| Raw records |
###
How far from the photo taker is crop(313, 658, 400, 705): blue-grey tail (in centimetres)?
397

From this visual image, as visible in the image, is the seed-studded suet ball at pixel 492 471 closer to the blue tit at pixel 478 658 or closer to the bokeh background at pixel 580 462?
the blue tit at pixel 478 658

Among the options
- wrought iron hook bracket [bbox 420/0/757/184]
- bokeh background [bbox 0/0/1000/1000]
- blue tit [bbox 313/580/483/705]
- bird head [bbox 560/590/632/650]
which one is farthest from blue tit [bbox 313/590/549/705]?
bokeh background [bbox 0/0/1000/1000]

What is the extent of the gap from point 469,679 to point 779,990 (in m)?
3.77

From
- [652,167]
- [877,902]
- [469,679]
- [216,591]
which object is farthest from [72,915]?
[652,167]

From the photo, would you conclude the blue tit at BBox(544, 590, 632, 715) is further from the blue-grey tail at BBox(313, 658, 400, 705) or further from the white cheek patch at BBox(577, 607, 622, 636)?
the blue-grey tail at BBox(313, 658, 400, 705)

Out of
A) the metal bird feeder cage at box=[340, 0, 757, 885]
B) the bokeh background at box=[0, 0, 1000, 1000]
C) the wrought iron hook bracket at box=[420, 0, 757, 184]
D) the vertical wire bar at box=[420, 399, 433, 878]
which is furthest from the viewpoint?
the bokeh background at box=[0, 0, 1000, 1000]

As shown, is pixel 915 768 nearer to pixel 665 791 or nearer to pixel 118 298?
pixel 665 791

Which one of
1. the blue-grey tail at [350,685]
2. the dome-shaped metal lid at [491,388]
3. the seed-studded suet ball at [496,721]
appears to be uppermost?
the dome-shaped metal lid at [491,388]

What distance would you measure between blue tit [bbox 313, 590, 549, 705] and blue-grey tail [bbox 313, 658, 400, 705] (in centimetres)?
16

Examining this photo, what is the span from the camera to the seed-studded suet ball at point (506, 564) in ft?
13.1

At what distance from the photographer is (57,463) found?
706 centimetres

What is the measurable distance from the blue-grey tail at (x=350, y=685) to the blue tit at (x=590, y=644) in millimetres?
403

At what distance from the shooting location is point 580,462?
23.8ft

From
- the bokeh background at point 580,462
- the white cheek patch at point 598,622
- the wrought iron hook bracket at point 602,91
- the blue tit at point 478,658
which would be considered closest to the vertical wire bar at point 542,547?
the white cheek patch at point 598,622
###
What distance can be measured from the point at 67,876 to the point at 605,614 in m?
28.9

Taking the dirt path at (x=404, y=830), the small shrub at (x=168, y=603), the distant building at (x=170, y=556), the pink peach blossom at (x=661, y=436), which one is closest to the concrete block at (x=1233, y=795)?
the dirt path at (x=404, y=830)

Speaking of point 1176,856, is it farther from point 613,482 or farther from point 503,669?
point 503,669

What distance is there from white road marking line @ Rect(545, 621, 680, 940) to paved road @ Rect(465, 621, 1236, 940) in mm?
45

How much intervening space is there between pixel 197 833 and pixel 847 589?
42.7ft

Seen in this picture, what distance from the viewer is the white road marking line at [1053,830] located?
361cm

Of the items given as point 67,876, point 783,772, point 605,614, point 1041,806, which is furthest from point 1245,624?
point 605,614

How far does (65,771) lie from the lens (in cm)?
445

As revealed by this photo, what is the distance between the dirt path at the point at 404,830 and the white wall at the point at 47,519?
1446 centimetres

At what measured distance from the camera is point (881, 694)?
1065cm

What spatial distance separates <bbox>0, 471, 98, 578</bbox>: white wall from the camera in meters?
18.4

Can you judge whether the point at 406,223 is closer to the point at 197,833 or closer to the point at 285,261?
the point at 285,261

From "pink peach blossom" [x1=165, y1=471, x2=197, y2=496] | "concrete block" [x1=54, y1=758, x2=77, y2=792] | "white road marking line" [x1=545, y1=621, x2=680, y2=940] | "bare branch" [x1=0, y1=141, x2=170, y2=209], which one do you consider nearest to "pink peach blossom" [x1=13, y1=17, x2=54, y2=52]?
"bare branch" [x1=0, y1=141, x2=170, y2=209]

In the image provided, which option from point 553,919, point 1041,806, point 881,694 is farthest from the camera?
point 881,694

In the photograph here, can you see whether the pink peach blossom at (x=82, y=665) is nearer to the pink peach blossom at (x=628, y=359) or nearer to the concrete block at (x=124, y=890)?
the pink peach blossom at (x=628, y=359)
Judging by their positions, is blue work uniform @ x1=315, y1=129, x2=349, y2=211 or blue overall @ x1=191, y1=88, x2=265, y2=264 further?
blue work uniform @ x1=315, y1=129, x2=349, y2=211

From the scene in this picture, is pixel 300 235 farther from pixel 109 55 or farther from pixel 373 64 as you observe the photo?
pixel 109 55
###
| Direction |
Return the lines of the listing above, from the line with "Examining this photo, what" to the line with "706 centimetres", both included, copying them exactly.

| Answer below |
Examining this photo, what is the span from the camera to the seed-studded suet ball at point (506, 564) in ft?
13.1

At what distance from the photographer is (57,463) found?
706 centimetres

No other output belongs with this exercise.